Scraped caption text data
▬▬▬▬▬▬

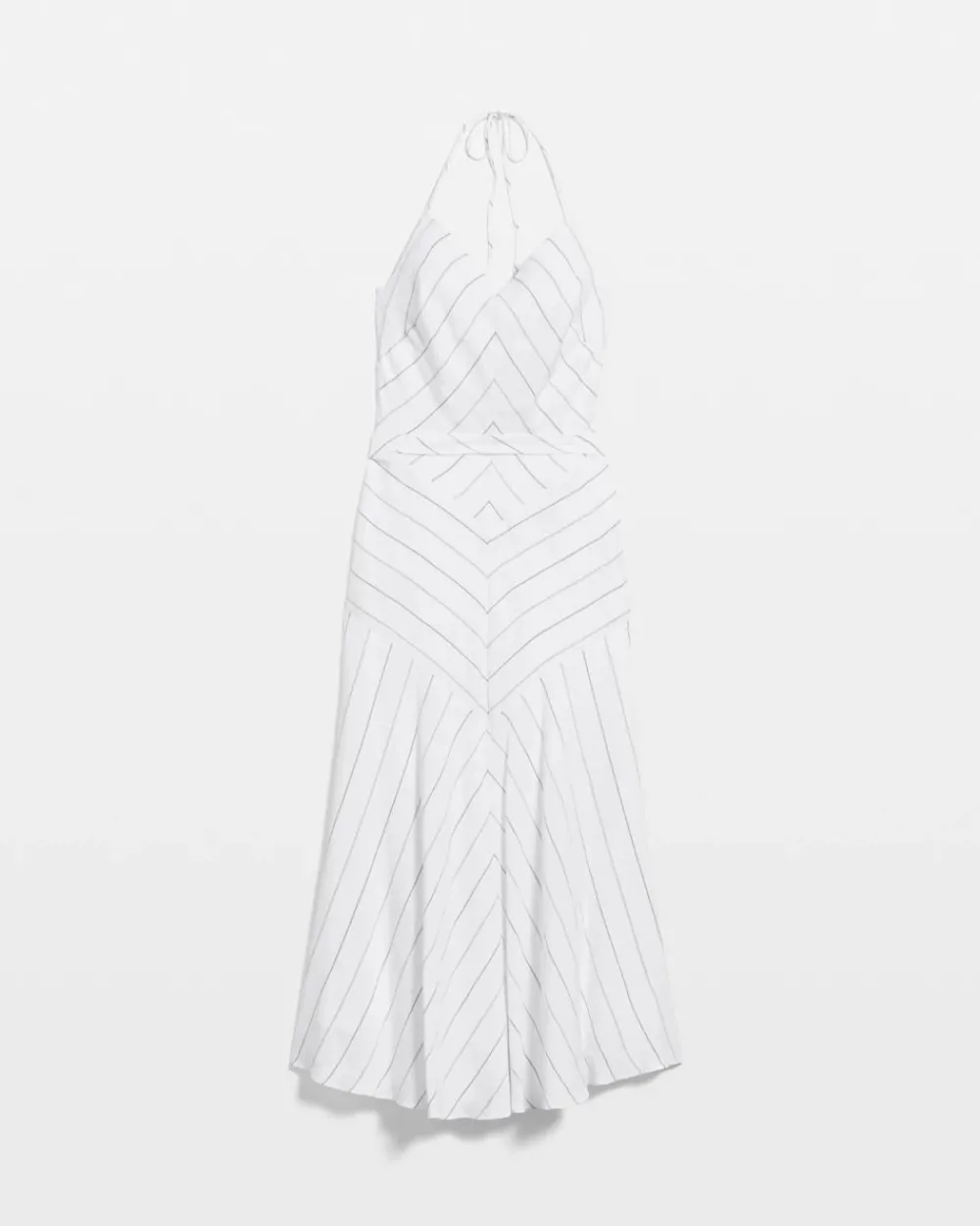 Petite Tie-Waist Halter Dress*White House Black Market Outlet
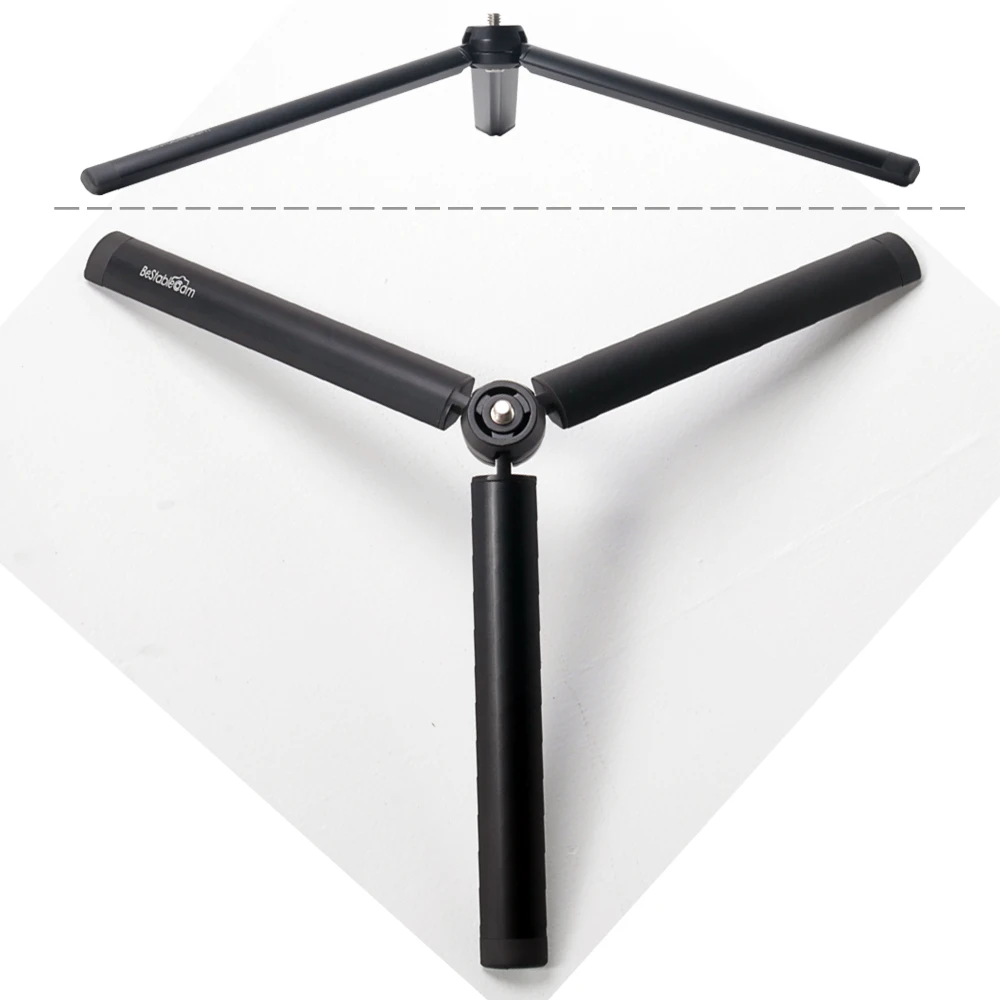 ASHANKS алюминиевая мини настольная ножка штатива для головка селфи палка Выдвижная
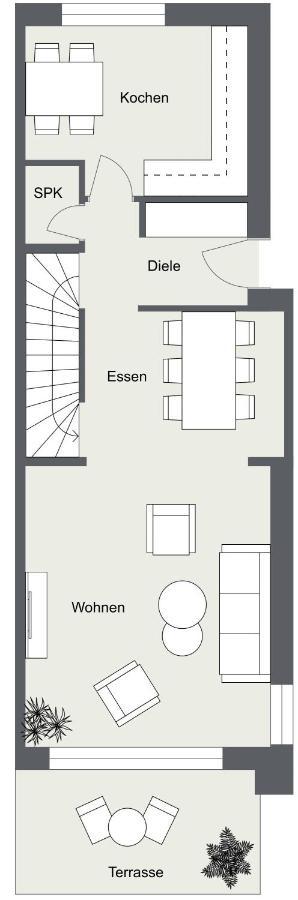 Muehlenloft Villa Norderney Exterior photo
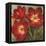 Flamenco Reds-Liv Carson-Framed Stretched Canvas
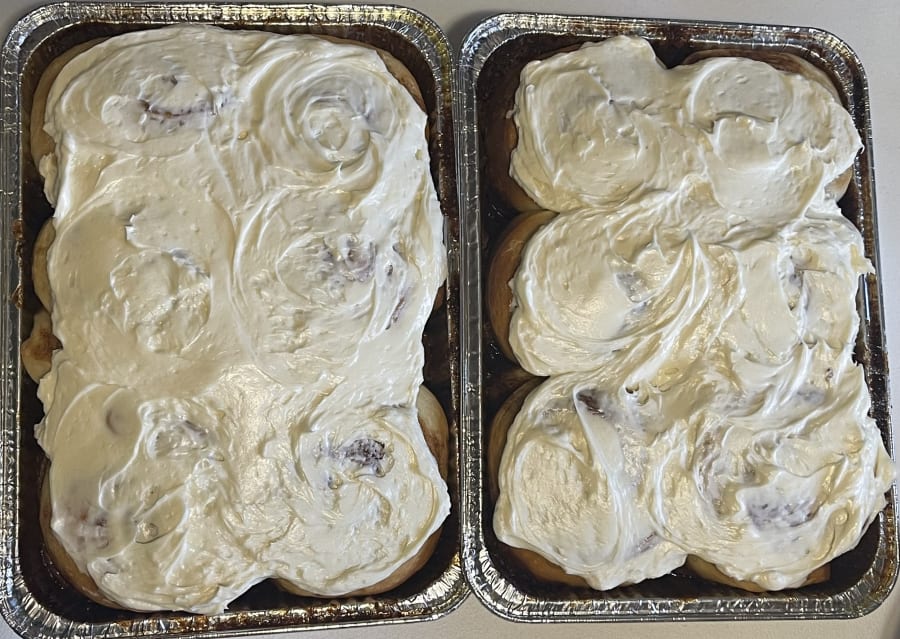 Sourdough Cinnamon Rolls product photo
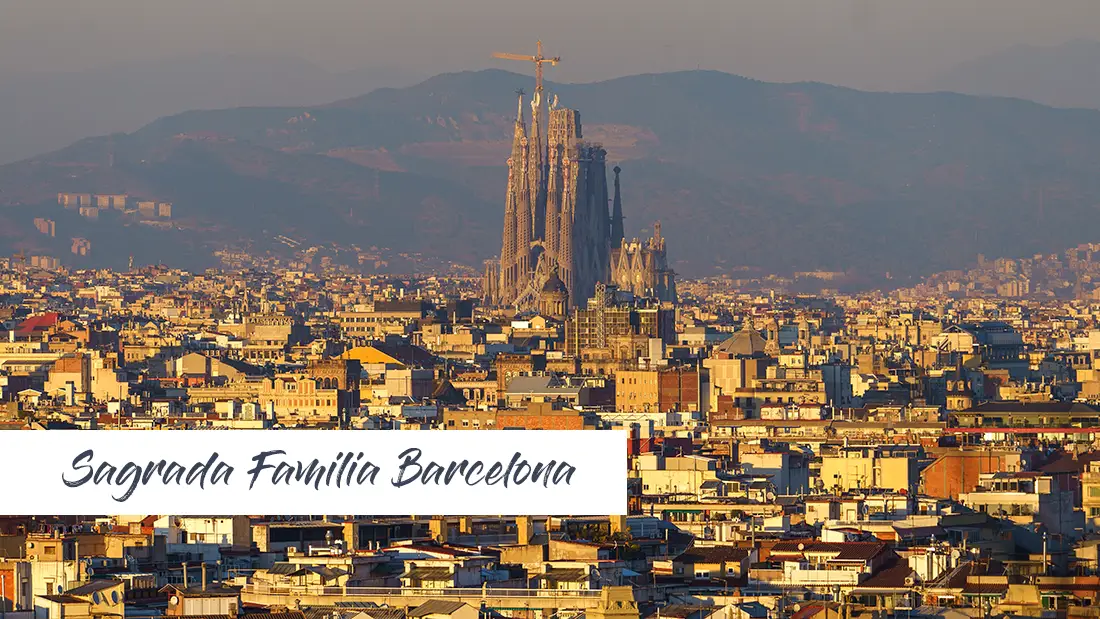 Barcelona Sagrada Familia church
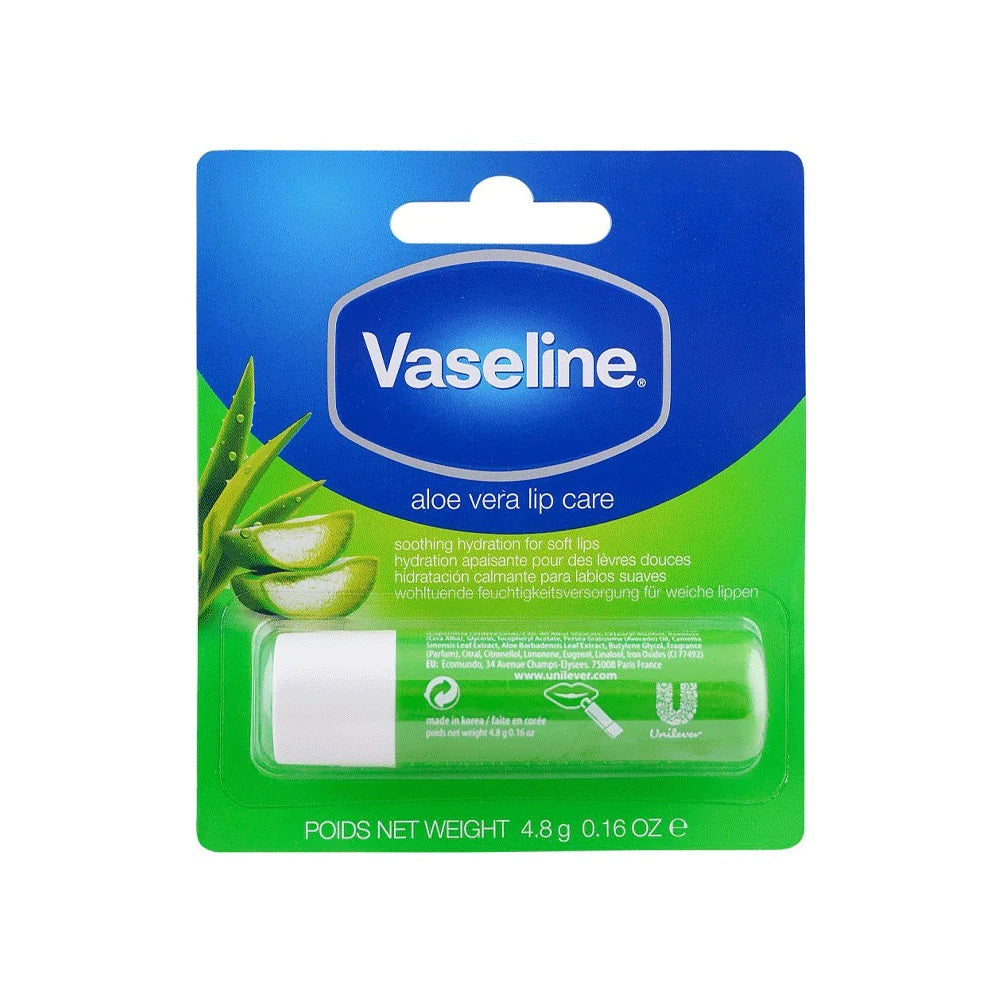 Vaseline Aloe Vera Lip Care Blam 4.8g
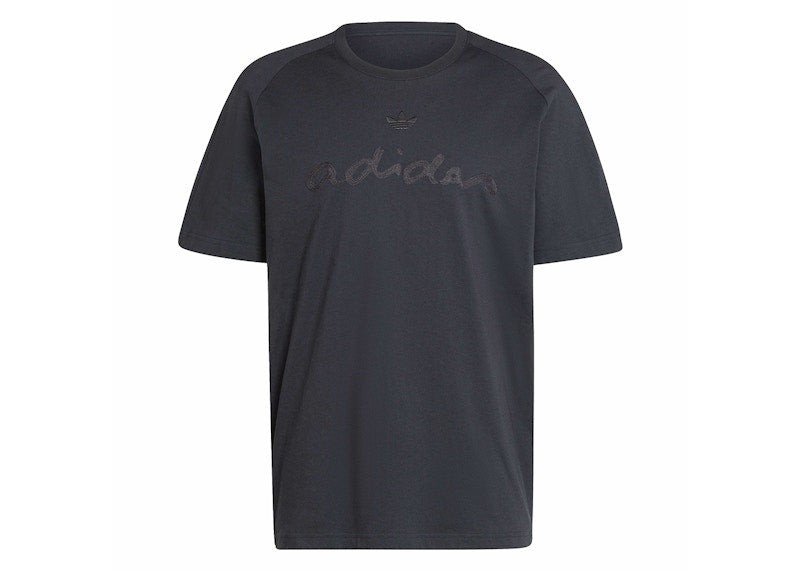 adidas Graphic Tee Black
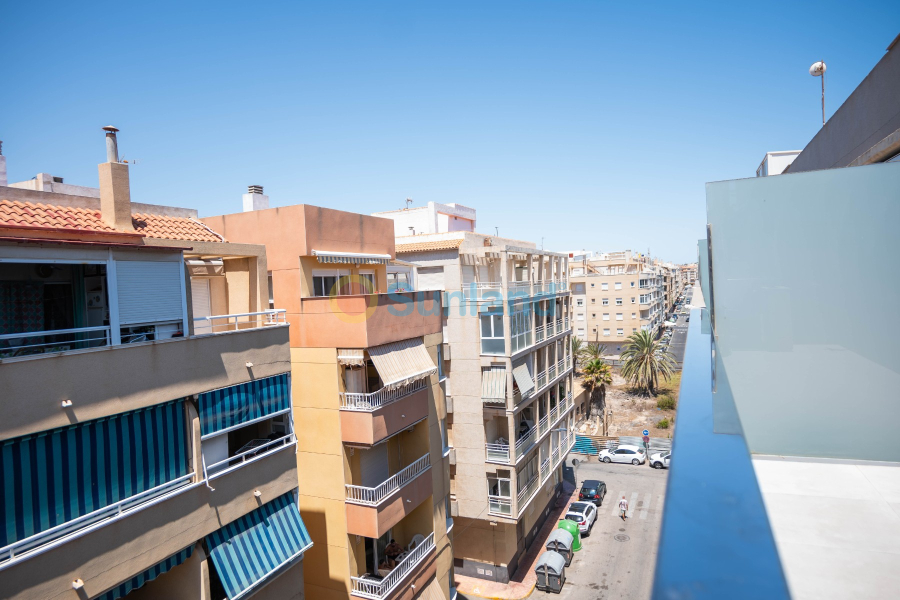 Brukte eiendommer - Leilighet - Torrevieja - Playa del Cura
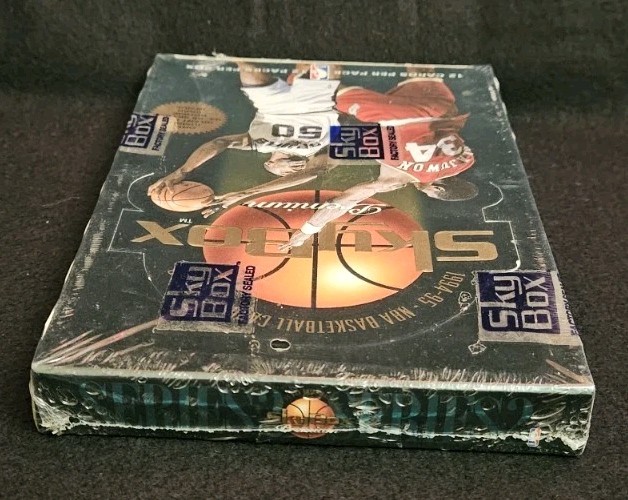 1994-95 Skybox Premium NBA Basketball Series 2 Factory Sealed Box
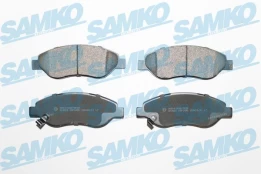 Stabdžių trinkelių rinkinys, diskinis stabdys SAMKO 5SP1490 kaina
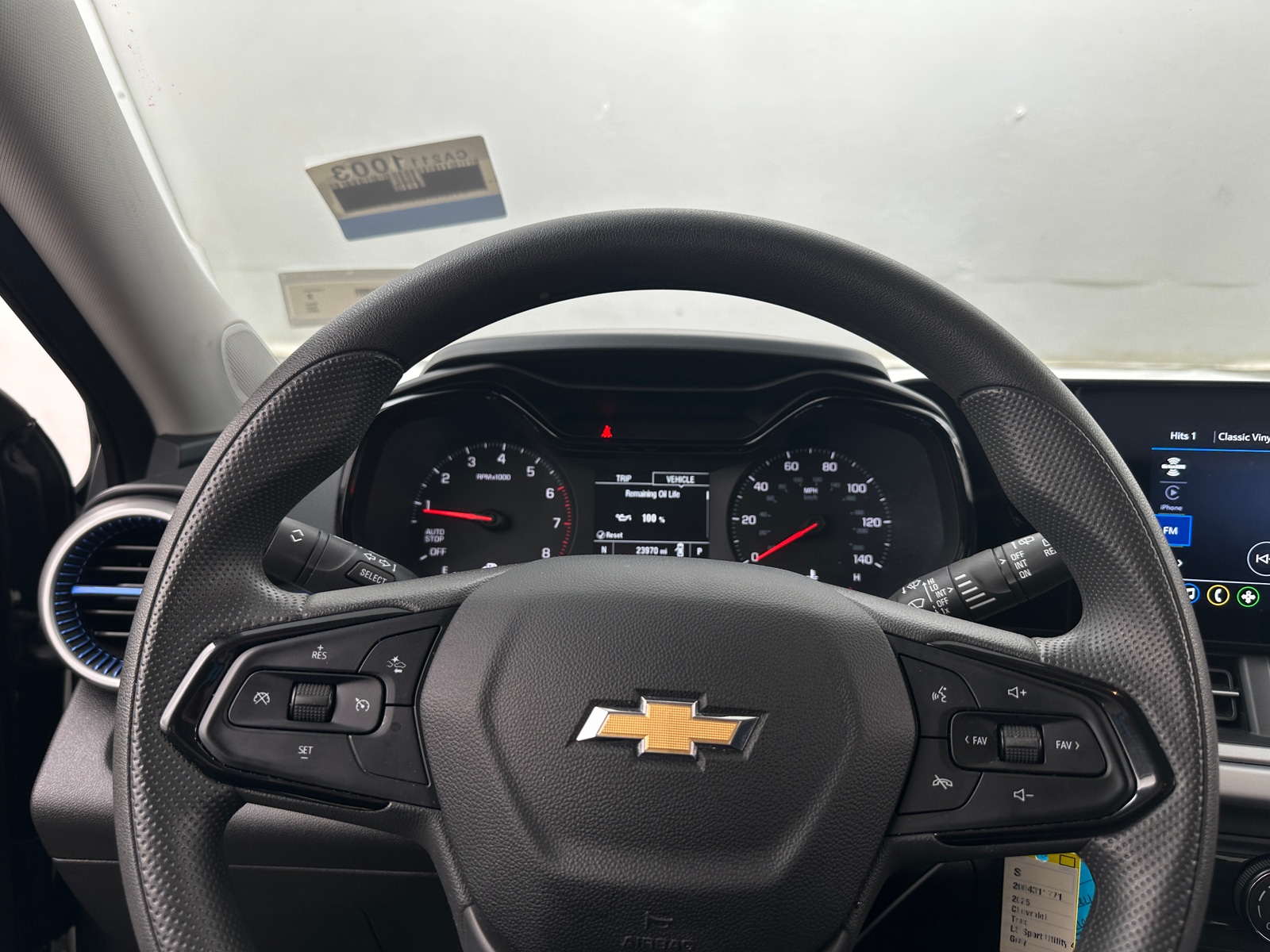 Thumbnail: 2025 Chevrolet Trax - 5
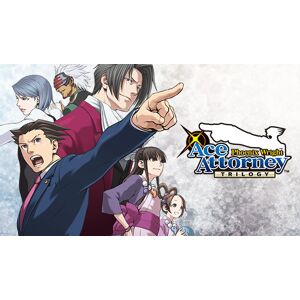 Capcom Phoenix Wright Ace Attorney Trilogy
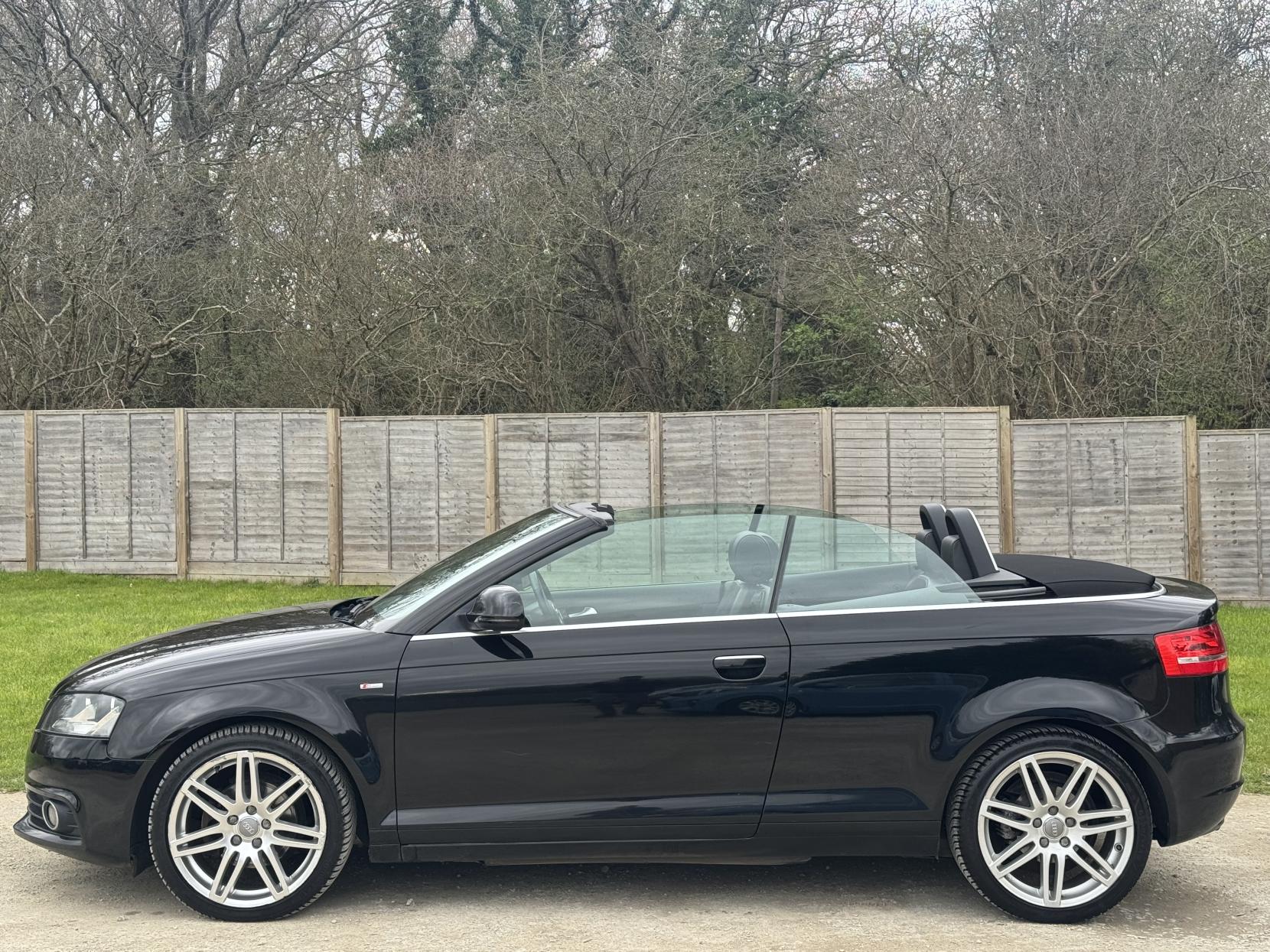 Audi A3 Cabriolet 1.8 TFSI S line Convertible 2dr Petrol Manual Euro 4 (160 ps)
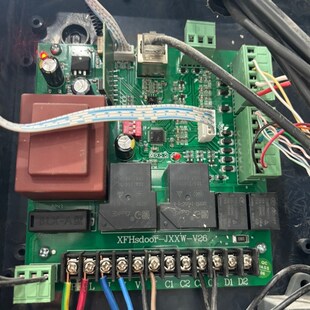 翔飞工业提升门控制箱工业滑升w门电机控制器升降平台一体380V/22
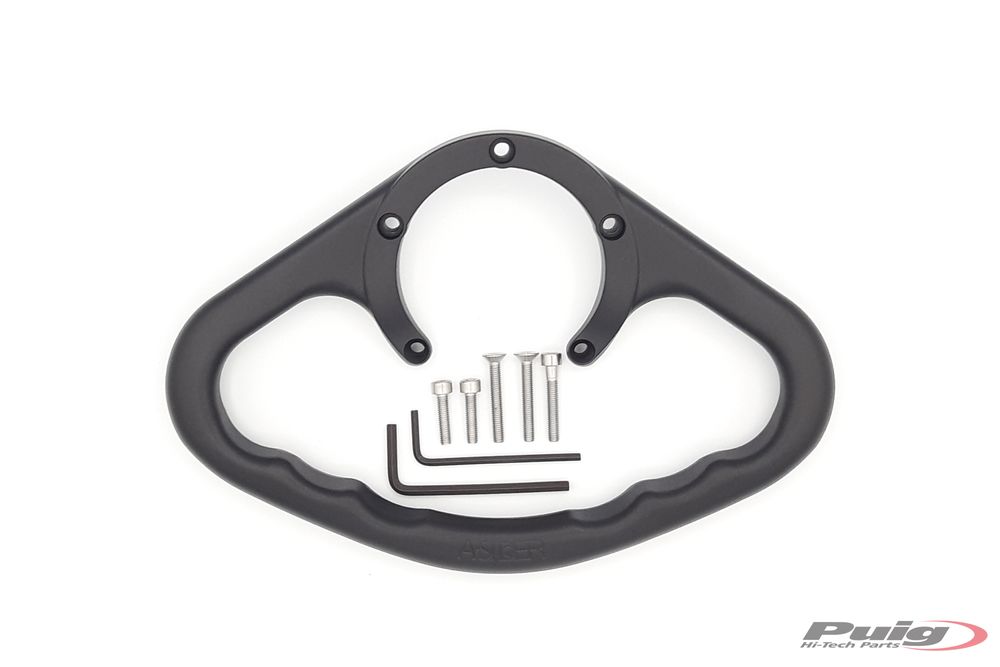 PUIG 4615N Haltering  passend fuer YAMAHA YZF-R1 Schwarz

▬▬▬▬▬▬

YOUR OBJECTIVE | Output exactly the lines from the one containing "adidas Graphic Tee Black" through the last line of the records above, both included, and leave out the pictures.

ANSWER BOX |
 adidas Graphic Tee Black
 Brukte eiendommer - Leilighet - Torrevieja - Playa del Cura
 1994-95 Skybox Premium NBA Basketball Series 2 Factory Sealed Box
 Stabdžių trinkelių rinkinys, diskinis stabdys SAMKO 5SP1490 kaina
 Thumbnail: 2025 Chevrolet Trax - 5
 Capcom Phoenix Wright Ace Attorney Trilogy
 Audi A3 Cabriolet 1.8 TFSI S line Convertible 2dr Petrol Manual Euro 4 (160 ps)
 翔飞工业提升门控制箱工业滑升w门电机控制器升降平台一体380V/22
 PUIG 4615N Haltering  passend fuer YAMAHA YZF-R1 Schwarz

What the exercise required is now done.